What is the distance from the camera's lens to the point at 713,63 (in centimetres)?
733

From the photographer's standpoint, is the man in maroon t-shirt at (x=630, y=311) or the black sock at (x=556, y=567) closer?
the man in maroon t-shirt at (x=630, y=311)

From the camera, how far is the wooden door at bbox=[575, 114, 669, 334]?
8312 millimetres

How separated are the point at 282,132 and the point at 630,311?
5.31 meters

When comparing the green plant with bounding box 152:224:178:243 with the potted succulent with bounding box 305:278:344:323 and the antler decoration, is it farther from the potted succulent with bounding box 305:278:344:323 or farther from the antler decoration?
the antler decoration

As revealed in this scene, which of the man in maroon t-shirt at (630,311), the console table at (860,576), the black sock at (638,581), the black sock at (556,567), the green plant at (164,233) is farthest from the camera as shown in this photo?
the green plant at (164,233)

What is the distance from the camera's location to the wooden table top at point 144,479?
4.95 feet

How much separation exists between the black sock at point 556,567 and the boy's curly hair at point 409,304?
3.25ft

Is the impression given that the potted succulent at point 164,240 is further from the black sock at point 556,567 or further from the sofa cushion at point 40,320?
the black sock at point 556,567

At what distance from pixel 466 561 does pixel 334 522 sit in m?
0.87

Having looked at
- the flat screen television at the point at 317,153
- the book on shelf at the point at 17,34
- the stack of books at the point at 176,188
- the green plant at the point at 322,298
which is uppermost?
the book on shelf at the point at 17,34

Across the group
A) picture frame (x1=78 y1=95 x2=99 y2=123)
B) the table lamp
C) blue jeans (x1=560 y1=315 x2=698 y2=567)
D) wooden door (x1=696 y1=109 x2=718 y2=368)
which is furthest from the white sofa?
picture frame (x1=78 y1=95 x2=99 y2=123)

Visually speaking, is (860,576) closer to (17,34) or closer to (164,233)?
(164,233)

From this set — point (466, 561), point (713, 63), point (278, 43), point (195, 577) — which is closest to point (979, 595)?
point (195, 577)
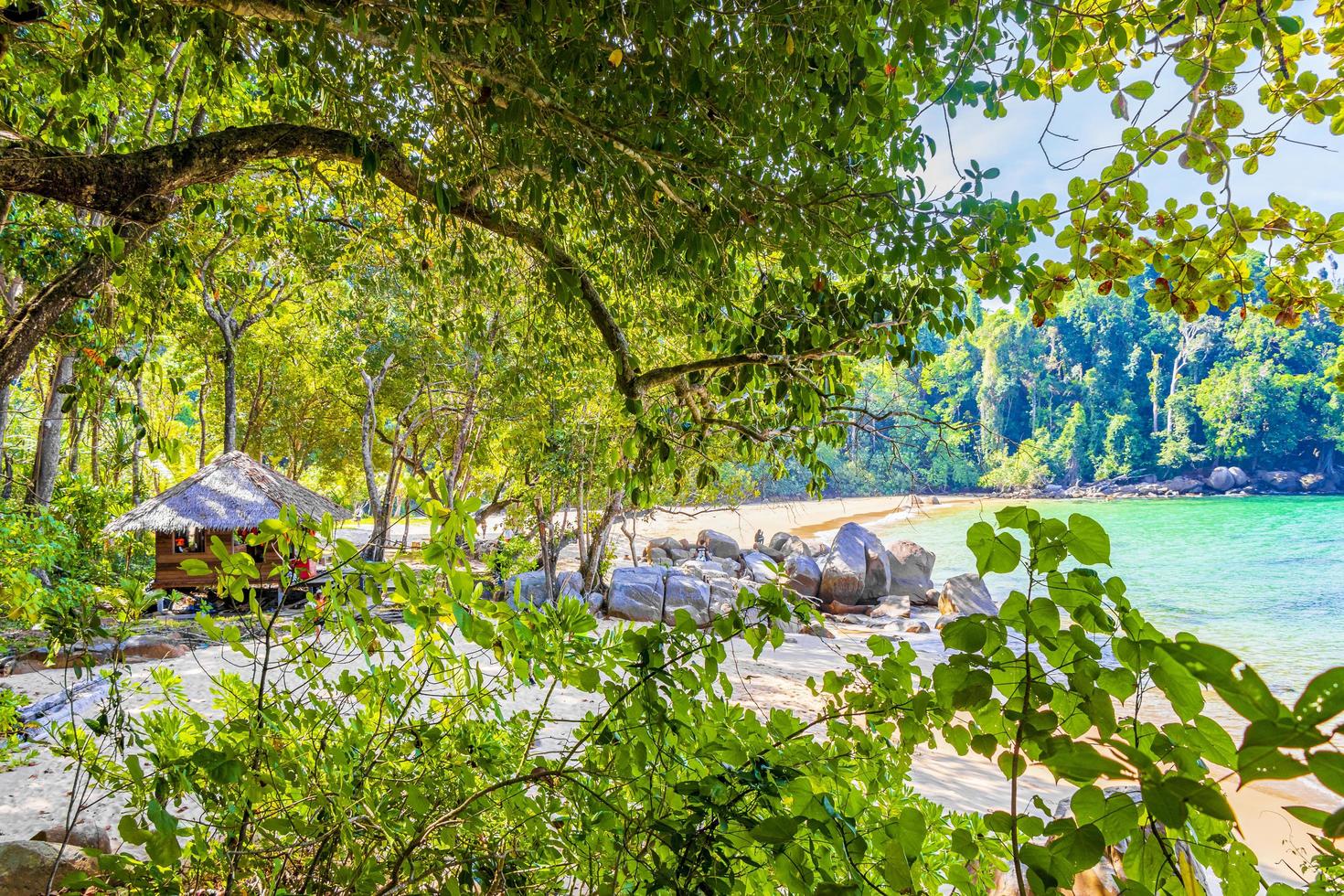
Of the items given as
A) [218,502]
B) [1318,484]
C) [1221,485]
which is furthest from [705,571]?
[1318,484]

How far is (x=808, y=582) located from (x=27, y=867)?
1546 centimetres

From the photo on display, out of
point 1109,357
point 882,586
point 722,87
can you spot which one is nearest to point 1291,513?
point 1109,357

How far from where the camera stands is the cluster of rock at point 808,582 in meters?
11.4

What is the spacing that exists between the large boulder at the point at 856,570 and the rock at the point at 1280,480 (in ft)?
142

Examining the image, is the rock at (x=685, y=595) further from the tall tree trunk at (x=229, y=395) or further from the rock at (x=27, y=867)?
the rock at (x=27, y=867)

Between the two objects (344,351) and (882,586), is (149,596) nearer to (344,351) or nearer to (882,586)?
(344,351)

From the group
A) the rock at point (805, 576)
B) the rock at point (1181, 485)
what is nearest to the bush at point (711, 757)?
the rock at point (805, 576)

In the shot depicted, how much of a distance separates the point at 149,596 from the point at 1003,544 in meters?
2.23

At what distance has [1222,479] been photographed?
43.6 m

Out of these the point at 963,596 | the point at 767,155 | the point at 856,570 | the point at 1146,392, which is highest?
the point at 1146,392

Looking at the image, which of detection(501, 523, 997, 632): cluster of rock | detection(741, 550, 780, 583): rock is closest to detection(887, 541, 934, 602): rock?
detection(501, 523, 997, 632): cluster of rock

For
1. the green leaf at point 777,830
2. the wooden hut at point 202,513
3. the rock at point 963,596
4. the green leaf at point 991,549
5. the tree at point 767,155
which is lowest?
the rock at point 963,596

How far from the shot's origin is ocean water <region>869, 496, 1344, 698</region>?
41.9 feet

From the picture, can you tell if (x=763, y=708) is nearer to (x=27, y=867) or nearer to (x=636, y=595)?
(x=27, y=867)
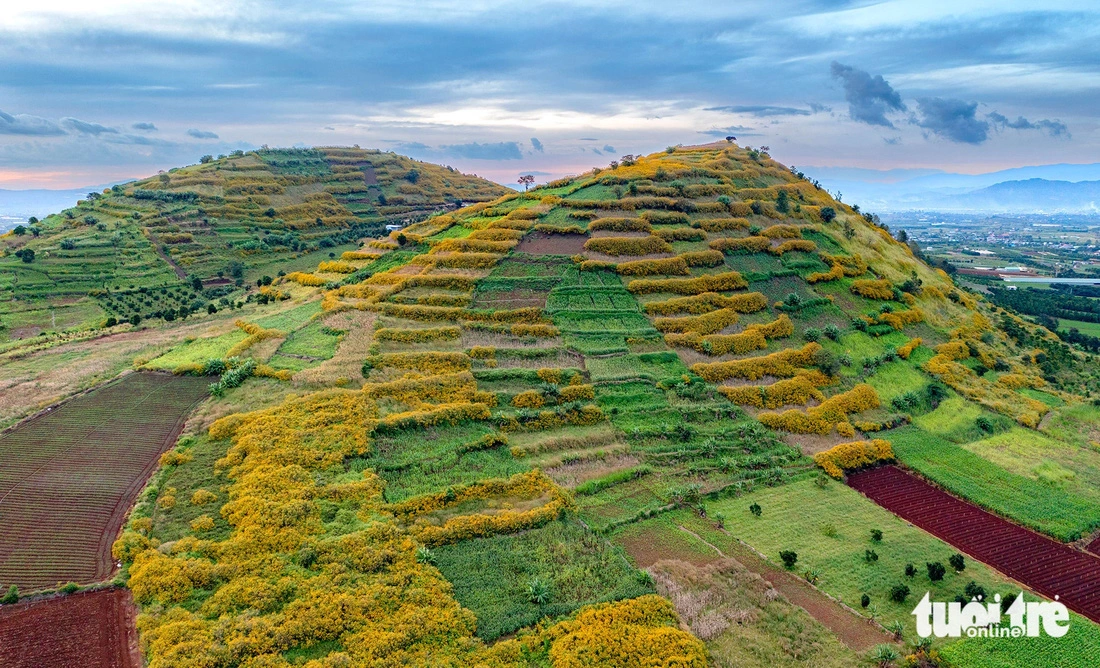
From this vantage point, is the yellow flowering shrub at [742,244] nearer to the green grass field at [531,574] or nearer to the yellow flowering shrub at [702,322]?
the yellow flowering shrub at [702,322]

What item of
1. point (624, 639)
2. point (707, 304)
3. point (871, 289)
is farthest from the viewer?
point (871, 289)

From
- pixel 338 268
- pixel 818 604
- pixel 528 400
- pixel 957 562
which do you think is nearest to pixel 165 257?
pixel 338 268

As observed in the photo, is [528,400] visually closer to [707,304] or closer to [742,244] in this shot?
[707,304]

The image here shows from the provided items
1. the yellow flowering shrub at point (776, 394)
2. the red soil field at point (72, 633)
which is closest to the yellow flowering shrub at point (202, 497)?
the red soil field at point (72, 633)

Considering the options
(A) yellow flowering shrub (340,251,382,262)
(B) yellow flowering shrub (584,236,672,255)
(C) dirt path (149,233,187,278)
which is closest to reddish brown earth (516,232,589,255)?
(B) yellow flowering shrub (584,236,672,255)

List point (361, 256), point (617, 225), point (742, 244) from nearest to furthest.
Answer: point (742, 244) < point (617, 225) < point (361, 256)

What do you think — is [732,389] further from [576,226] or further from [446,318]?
[576,226]

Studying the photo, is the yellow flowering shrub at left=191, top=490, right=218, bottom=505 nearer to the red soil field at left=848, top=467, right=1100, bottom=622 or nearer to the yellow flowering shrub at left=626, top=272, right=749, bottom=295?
the red soil field at left=848, top=467, right=1100, bottom=622
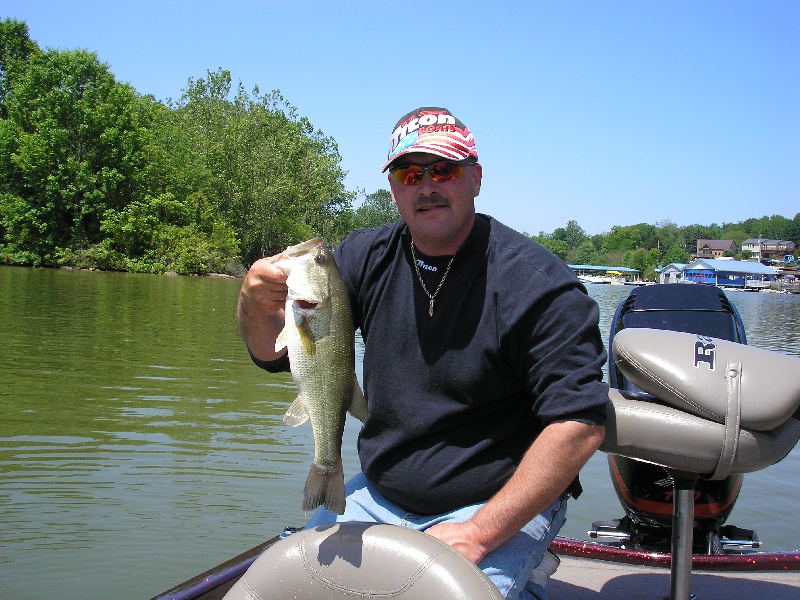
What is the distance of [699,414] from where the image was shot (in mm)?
2691

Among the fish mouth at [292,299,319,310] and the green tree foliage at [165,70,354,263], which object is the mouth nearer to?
the fish mouth at [292,299,319,310]

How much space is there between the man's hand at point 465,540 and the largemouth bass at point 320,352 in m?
0.37

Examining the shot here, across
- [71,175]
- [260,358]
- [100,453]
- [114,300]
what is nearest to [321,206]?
[71,175]

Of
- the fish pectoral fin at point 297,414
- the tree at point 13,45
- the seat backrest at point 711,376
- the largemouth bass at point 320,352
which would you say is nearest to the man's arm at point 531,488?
the seat backrest at point 711,376

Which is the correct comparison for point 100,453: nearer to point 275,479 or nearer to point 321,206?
point 275,479

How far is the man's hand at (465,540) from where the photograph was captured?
264 cm

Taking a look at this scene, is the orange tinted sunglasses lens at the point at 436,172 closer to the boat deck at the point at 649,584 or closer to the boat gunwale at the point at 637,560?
the boat gunwale at the point at 637,560

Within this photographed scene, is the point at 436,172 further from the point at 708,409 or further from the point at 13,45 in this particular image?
the point at 13,45

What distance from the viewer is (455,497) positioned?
2.87m

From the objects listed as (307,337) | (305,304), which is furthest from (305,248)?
(307,337)

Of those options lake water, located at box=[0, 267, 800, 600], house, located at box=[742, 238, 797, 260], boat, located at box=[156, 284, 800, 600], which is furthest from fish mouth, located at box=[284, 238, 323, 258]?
house, located at box=[742, 238, 797, 260]

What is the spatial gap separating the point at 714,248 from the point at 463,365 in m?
165

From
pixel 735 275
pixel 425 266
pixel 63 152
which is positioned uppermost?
pixel 63 152

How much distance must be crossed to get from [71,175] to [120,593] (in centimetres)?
4150
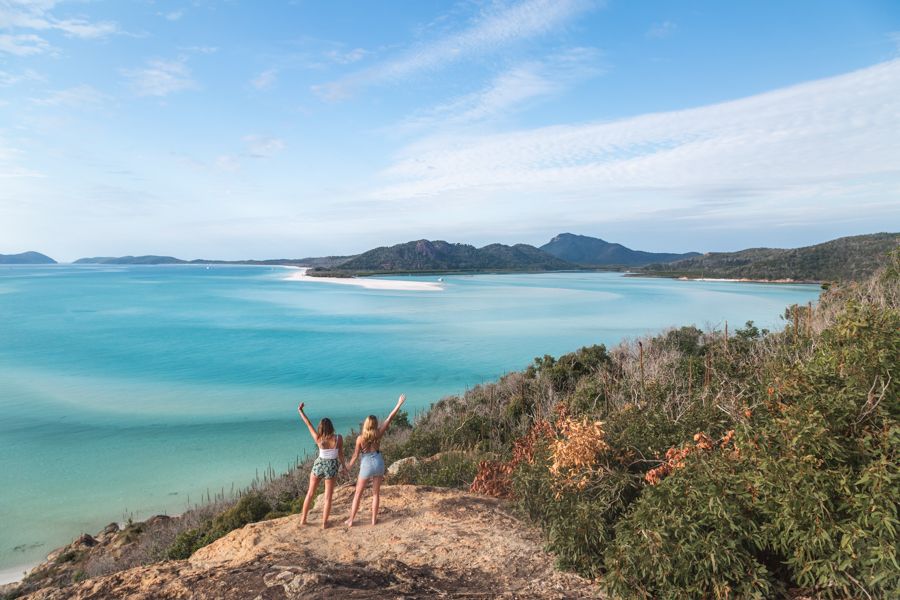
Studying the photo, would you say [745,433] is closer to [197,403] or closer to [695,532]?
[695,532]

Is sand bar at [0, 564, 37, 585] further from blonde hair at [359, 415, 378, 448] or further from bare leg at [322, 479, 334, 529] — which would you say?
blonde hair at [359, 415, 378, 448]

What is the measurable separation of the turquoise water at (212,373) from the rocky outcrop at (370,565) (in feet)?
24.9

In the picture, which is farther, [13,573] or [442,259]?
[442,259]

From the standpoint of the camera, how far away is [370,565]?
5547 mm

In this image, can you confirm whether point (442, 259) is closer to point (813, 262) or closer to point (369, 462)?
point (813, 262)

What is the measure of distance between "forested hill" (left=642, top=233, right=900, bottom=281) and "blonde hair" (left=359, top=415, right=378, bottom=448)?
139ft

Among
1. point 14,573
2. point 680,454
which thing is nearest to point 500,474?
point 680,454

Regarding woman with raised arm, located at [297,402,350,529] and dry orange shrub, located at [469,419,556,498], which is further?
dry orange shrub, located at [469,419,556,498]

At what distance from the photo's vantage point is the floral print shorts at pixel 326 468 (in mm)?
6594

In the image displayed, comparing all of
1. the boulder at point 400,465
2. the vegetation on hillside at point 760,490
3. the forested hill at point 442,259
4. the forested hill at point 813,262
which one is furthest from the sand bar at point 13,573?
the forested hill at point 442,259

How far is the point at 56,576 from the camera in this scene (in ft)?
29.3

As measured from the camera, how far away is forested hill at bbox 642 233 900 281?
54.5m

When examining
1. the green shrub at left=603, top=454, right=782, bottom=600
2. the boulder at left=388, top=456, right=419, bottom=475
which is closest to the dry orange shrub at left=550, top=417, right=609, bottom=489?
the green shrub at left=603, top=454, right=782, bottom=600

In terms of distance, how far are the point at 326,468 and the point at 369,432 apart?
746 millimetres
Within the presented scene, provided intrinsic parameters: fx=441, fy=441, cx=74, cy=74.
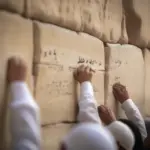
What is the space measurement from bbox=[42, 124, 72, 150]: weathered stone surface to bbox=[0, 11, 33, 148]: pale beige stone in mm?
264

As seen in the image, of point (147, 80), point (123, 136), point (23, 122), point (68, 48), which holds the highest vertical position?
point (68, 48)

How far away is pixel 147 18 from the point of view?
9.04 ft

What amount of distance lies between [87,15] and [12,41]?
0.67 m

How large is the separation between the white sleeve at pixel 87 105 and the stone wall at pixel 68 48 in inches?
1.7

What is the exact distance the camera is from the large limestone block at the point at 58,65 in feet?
5.85

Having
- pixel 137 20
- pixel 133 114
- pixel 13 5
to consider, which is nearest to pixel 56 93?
pixel 13 5

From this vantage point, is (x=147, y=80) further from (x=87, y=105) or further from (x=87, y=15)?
(x=87, y=105)

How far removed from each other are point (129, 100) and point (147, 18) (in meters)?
0.65

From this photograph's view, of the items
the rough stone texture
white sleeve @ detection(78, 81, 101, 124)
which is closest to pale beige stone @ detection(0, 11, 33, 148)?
white sleeve @ detection(78, 81, 101, 124)

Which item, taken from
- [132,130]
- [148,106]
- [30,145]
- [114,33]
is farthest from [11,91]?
[148,106]

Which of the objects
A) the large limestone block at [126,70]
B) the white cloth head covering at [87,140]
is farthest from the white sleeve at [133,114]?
the white cloth head covering at [87,140]

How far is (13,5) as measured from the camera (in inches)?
64.6

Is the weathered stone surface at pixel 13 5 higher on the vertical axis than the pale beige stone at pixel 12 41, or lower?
higher

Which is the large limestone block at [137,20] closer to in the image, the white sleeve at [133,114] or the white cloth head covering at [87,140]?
the white sleeve at [133,114]
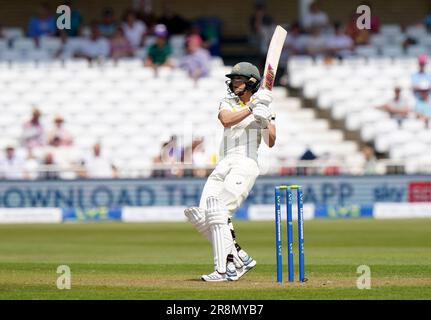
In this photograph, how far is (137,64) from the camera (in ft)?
70.7

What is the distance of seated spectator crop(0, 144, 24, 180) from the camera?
61.7ft

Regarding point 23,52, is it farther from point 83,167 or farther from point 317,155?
point 317,155

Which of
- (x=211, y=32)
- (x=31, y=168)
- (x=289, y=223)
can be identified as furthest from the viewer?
(x=211, y=32)

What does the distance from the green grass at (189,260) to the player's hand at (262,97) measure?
1340 mm

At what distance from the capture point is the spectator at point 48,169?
18750 millimetres

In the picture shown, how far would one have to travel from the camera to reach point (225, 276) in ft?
30.4

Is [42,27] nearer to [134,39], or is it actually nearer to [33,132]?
[134,39]

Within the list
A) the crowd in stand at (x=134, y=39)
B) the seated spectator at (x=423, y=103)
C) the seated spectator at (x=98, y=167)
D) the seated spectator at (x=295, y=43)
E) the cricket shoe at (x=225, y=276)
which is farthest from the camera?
the seated spectator at (x=295, y=43)

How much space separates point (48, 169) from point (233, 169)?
386 inches

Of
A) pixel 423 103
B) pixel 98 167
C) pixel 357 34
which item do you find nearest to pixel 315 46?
pixel 357 34

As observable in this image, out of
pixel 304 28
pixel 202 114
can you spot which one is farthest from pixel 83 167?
pixel 304 28

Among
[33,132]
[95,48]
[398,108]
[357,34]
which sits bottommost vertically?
[33,132]

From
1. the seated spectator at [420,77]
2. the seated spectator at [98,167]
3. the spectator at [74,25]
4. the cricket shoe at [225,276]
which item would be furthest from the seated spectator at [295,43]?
the cricket shoe at [225,276]

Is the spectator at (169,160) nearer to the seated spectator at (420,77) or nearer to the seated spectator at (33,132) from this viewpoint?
the seated spectator at (33,132)
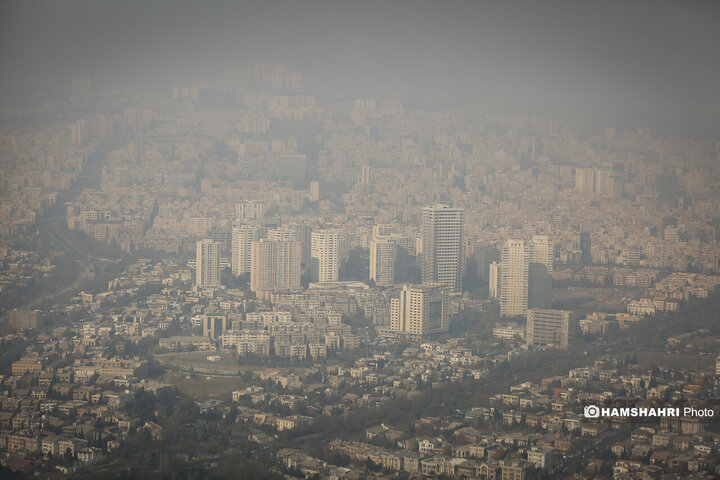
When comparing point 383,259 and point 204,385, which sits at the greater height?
point 383,259

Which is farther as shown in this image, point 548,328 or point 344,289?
point 344,289

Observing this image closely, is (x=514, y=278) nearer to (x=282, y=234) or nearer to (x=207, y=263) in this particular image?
(x=282, y=234)

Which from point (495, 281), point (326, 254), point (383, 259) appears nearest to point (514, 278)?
point (495, 281)

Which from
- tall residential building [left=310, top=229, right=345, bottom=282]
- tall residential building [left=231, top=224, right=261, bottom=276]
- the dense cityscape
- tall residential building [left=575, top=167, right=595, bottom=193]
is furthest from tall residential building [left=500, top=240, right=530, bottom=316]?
tall residential building [left=231, top=224, right=261, bottom=276]

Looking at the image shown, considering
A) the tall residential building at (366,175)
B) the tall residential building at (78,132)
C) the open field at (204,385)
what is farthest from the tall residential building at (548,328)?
the tall residential building at (78,132)

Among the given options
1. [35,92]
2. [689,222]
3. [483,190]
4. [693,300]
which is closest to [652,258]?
[689,222]

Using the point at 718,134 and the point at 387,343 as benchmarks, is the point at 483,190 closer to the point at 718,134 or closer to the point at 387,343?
the point at 718,134

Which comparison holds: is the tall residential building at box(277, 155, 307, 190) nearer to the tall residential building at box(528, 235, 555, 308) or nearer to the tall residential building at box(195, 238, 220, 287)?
the tall residential building at box(195, 238, 220, 287)
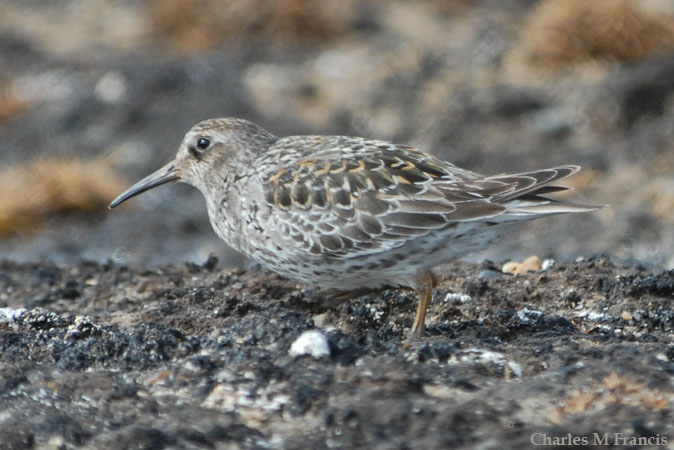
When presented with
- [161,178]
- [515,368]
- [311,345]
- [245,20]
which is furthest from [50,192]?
[515,368]

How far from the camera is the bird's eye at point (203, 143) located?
25.1 ft

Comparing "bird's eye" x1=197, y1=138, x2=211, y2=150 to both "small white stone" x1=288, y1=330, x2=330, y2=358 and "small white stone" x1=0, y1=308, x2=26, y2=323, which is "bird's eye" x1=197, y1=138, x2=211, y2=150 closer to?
"small white stone" x1=0, y1=308, x2=26, y2=323

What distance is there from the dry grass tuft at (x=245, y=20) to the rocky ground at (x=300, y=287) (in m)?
0.05

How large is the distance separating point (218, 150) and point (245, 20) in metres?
12.8

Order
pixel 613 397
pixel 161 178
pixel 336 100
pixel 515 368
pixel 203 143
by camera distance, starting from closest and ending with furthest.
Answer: pixel 613 397 → pixel 515 368 → pixel 203 143 → pixel 161 178 → pixel 336 100

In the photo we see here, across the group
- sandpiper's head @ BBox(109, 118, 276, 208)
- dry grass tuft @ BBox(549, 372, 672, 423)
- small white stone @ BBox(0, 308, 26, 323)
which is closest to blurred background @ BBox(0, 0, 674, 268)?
sandpiper's head @ BBox(109, 118, 276, 208)

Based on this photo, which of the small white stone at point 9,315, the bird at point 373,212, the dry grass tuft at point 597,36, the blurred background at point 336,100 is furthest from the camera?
the dry grass tuft at point 597,36

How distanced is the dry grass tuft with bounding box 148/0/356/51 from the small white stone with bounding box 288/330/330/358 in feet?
46.8

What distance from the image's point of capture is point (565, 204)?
###
Revise the listing from its first line through the line containing "5.31 meters", inclusive, replacing "wooden door" with "front door" and leaving everything else unchanged. Give only those lines.

What is the distance from the camera's lens to the point at 713,63 (in centimetres)?
733

From the photographer's standpoint, is the man in maroon t-shirt at (x=630, y=311) or the black sock at (x=556, y=567) closer?
the man in maroon t-shirt at (x=630, y=311)

From the camera, how far is the front door at bbox=[575, 114, 669, 334]?
8312 millimetres

How separated are the point at 282,132 and the point at 630,311?
5.31 meters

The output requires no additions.